The disdain on Zephan’s face couldn’t be more clear. “If I wished to send you a message, trust me, you would receive it.”
The fae were such assholes. “Have you lost a demon or two?” Lucian asked. “I killed one last night.”
“Did you? How unfortunate. You could’ve simply turned it back over to me.” Zephan’s apparent disinterest in the topic meant nothing. The fae were cold, calculating, and ambitious… and Zephan, with his facial runes identifying him as part of the Winter Court, was the prototypical example of a ruthless fae who would do or say anything to achieve his aims. Not that the fae could lie—not technically, anyway—but they were master manipulators. Not a word out of their mouths could be trusted, and their code of honor extended only to the exact letter of the law.
Or, in this case, treaty.
“This demon was half human,” Lucian said. “I’ll not be turning such a pitiful creature over to likes ofyou.” He didn’t know what the fae did with their demons—their dark arts brought them into existence, and just like Lucian’s fae runes, they could dispel them as well. They could conjure whatever demons they liked to serve them at court, but sending them out into the mortal world was strictly forbidden by the treaty. Lucian had no love for the predators who existed among the human population, whether demon halflings or not, but the fae took ruthlessness to a level that would shame the darkest human heart. Under no circumstances would he turn over something even half human to them.

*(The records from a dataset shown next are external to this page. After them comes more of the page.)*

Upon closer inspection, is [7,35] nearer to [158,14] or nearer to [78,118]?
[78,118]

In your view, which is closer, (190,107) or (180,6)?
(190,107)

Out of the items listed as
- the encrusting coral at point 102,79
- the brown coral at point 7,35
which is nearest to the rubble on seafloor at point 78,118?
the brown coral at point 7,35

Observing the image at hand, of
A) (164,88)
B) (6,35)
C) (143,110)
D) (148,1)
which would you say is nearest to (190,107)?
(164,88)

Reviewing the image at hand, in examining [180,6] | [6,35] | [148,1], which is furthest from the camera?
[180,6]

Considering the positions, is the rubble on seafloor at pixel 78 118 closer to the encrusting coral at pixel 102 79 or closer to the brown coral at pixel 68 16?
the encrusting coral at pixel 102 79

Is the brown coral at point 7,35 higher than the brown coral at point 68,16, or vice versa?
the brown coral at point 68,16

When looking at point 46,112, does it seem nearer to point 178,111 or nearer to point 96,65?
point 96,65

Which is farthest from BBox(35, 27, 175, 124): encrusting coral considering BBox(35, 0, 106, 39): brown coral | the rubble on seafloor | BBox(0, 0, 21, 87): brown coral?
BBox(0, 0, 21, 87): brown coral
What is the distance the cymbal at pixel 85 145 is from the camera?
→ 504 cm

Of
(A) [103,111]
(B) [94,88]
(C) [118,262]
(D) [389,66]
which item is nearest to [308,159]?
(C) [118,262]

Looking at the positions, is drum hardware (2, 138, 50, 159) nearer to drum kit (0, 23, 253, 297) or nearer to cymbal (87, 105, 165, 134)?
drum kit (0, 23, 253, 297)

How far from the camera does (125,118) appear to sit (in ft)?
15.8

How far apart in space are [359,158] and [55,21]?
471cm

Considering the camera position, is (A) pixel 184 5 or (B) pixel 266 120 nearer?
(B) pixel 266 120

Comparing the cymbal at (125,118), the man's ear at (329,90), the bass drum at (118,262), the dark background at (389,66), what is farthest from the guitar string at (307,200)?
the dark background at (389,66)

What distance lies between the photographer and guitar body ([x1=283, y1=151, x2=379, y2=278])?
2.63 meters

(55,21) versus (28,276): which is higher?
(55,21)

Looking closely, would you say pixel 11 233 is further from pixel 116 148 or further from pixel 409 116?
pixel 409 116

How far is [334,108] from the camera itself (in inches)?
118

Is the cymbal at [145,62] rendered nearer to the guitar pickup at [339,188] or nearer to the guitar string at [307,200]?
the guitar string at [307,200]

Zephan snorted, his disgust thick in the air. “Well, I can’t be accountable for some stray half demon showing up in your little human city. Our treaty clearly states that we will keep demons in abeyance and out of the mortal realm. There is no mention of halflings. I have no responsibility for that whatsoever.”
“How the hell do you think a halfling is made, Zephan?” Leksander asked. In spite of their fae heritage, Lucian had a dragon’s proper level of loathing for the fae; Leksander took his to another level. Lucian sometimes suspected the reason his brother was so drawn to angels, the fae’s natural enemy, was precisely because he loathed the fae within himself.
Zephan waved away Leksander’s accusation. “Who knows what you found roaming the streets of Seattle. That is none of my concern. It could simply be a leftover of some small cell of rogue demons hiding away and making their appearance only now.”
That explanation was so patently ridiculous, Leksander snarled at the insult.
The sound set Zephan’s runes twitching, the magic roiling under his skin. “Or,” he said archly, “the humans and their technology have advanced to the point of creating demons. Perhaps in a test tube. I hear that is a thing now.”
Lucian’s eyes narrowed. How much did the fae know about the human world? How much did they know about anything? He had often wondered at their ability to know things they couldn’t possibly have access to as if they had some magical spying ability he was unaware of. The fae were far more a mystery than a known quantity.
“Perhaps the Summer Court is involved,” Leksander said, coolly.
Lucian shot him a glance. Those were fighting words. Why was he trying to rile up dissent between the courts? That could only cause trouble for the House of Smoke trying to keep the peace. Besides, Leksander knew the Summer Court didn’t traffic in demons, even in ancient times.
Zephan pulled a face at that insult. Which was a genuine accomplishment on Leksander’s part. “As if the Summer Court could do anything so subtle as conjure a demon that could escape your notice for the better part of three centuries.”
Lucian narrowed his eyes. Was the fae prince bragging now? “What the hell, Zephan? Are you admitting you’re in violation of—”
Zephan’s eyes flashed, and a pulse of magical energy stronger than anything Lucian could generate emanated from the fae—a wave that nearly knocked Leksander from the ledge. “I am in violation of nothing.”
“Fuck, Zephan,” Leksander muttered as he shifted to claws to keep hold of the narrow ledge.
“A little touchy on that subject, are we?” Lucian asked. The fae were never more dangerous than when they were possibly being caught out on something.
“You forget your place, dragon.” But Zephan was regaining his icy fae coolness. “It’s best that you have an occasional reminder.”
Lucian didn’t need a reminder that the fae were far more powerful in magic than dragons could ever dream of commanding. It was the fae blood which ran through his veins that gave him any powers at all, beyond common dragon magic. It was the treaty, and the treaty alone, that kept the fae from running roughshod over the mortal world.